The seeds that are on their way to Norway from all corners of the world will end up in the vault in the mountainside near the village of Longyearbyen, in Svalbard, a group of islands nearly 1,000 km north of mainland Norway.

The vault’s construction was funded by the Norwegian government, and its operating expenses will be financed by the Global Crop Diversity Trust, an independent international organisation with headquarters in Rome.

Seed duplicates from the CGIAR included in the first shipment to the vault came from international research centres in Benin, Colombia, Ethiopia, India, Kenya, Mexico, Nigeria, Peru, the Philippines and Syria.

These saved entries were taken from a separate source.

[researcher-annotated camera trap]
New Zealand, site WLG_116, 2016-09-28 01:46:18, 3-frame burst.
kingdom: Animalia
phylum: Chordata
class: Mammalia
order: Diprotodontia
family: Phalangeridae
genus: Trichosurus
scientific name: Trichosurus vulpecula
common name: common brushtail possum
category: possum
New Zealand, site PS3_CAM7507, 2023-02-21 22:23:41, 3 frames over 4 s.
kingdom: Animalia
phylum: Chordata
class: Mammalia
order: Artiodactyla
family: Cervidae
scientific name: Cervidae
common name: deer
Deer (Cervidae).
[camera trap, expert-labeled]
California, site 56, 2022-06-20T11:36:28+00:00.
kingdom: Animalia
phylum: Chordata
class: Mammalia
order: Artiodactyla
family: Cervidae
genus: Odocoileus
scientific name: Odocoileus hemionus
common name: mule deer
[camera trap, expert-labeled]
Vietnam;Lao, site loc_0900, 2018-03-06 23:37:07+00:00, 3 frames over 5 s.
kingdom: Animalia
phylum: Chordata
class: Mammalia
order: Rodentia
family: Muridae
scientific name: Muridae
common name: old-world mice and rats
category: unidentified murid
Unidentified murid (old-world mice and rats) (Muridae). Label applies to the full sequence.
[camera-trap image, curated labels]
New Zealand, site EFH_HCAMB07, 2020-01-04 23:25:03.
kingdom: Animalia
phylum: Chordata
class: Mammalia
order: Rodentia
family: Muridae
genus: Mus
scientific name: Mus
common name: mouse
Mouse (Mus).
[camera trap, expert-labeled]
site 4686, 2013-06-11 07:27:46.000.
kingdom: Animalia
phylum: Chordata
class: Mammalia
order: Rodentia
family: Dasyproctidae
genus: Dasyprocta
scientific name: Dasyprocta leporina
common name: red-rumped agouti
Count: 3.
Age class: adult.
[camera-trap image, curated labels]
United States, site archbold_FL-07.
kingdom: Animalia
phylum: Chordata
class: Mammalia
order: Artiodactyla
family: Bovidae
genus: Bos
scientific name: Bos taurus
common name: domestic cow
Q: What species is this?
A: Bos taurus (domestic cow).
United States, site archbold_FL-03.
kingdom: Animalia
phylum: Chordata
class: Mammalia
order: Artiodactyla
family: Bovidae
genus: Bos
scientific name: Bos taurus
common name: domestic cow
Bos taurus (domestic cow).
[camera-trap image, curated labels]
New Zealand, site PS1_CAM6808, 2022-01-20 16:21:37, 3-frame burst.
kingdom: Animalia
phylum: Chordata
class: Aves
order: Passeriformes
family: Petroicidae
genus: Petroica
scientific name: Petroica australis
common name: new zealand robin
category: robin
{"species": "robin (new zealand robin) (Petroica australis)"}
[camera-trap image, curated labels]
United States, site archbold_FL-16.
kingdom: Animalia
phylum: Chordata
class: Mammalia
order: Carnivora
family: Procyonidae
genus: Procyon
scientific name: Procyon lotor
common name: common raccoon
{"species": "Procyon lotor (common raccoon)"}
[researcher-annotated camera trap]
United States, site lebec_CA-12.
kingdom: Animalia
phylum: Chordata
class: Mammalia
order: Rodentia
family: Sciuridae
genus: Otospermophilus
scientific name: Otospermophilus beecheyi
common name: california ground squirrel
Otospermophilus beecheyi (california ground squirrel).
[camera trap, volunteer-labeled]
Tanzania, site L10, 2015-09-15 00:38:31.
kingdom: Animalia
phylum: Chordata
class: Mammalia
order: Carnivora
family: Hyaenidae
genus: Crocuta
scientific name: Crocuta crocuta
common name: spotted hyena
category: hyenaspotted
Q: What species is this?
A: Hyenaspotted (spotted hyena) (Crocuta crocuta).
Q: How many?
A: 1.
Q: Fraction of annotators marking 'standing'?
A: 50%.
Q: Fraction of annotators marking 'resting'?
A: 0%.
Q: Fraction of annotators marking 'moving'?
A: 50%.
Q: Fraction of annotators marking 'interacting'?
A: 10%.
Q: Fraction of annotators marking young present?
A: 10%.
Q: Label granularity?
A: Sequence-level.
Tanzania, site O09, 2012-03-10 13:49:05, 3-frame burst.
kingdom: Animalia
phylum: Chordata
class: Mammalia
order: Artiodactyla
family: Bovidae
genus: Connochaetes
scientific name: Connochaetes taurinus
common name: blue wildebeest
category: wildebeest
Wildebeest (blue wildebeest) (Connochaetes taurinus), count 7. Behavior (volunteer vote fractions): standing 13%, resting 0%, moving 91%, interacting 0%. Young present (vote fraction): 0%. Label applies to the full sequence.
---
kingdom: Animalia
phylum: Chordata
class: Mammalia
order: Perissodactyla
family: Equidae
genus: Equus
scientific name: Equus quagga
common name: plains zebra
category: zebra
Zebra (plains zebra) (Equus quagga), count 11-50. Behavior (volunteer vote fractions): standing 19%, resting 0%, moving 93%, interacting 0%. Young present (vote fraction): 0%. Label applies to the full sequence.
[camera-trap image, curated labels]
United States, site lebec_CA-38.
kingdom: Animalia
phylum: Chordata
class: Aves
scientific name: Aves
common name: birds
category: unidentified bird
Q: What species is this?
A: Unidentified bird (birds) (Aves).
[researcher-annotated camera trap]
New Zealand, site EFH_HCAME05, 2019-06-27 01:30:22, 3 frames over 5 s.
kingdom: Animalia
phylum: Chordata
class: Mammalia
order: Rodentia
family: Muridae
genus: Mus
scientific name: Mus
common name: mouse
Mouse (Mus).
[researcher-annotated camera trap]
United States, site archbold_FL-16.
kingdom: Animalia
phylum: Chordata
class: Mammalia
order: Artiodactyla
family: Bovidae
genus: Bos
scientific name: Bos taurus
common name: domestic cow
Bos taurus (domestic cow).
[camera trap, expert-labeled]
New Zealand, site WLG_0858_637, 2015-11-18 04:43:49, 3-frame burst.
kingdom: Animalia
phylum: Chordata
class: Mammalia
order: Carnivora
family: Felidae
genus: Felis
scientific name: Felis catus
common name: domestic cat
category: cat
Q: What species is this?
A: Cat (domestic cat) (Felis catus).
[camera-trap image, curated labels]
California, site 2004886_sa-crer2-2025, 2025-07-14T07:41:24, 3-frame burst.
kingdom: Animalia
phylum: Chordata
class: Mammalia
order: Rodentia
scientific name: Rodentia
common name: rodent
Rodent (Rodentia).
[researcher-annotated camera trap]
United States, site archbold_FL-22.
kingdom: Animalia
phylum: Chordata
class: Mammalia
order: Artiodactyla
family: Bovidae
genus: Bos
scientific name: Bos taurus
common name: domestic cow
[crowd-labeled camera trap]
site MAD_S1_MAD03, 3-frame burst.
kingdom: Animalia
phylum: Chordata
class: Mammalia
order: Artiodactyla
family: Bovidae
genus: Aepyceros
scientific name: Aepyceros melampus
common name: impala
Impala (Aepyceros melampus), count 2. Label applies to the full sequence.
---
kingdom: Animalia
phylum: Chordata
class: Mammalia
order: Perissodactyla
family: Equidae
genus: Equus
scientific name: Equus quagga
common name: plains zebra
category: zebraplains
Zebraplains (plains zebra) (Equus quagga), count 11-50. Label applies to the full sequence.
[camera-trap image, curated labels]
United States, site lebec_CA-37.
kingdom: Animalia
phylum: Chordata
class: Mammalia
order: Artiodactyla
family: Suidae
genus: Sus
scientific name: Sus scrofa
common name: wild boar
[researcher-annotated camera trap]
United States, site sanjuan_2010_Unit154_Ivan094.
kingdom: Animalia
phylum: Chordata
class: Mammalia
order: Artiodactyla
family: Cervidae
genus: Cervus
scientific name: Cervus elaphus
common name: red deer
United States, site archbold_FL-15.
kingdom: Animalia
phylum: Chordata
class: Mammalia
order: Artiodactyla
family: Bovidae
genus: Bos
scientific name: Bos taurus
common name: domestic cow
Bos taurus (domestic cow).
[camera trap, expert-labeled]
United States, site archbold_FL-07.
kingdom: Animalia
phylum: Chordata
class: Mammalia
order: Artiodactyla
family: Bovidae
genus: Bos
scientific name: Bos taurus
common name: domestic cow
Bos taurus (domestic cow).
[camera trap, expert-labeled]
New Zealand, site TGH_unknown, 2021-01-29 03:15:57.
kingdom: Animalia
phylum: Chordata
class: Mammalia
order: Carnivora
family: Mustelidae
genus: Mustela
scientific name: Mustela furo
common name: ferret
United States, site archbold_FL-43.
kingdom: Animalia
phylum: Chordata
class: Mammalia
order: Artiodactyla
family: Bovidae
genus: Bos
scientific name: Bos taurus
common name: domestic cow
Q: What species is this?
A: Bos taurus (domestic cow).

The CCIAR centres, including CIMMYT, maintain 600,000 varieties of plants in genebanks.

Ortiz said that seeds will continue to be shipped over the next few years to the vault, which is to open in late February.

U.S. filmmaker Oliver Stone has reportedly taken an interest in the process and according to the CIMMYT official will film a programme on the so-called "Doomsday Vault", as it has been dubbed by the press.

"The CGIAR collections are the ‘crown jewels’ of international agriculture," said Cary Fowler, executive director of the Global Crop Diversity Trust, which is covering the costs of preparing, packing and shipping the seeds.

The collections "include the world’s largest and most diverse collections of rice, wheat, maize and beans. Many traditional landraces of these crops would have been lost had they not been collected and stored in the genebanks," added Fowler in a statement.

The vault can help restore agricultural systems in case of attack or destruction, "something that we are not exempt from," said Ortiz.

A genebank in Iraq, in the town of Abu Ghraib, was ransacked by looters after the U.S.-led invasion of that country in 2003. But the seeds were not lost because there was a duplicate collection at the CGIAR centre in Syria.

The CGIAR also recalled Typhoon Xangsane, which seriously damaged the national rice genebank in the Philippines in 2006.

Ortiz underlined that the genebanks are not museums but places for the collection, storage and improvement of seeds with the aim of making them more productive and better adapted to different conditions – a treasure that will now be stored in Norway, far removed from any possible threat.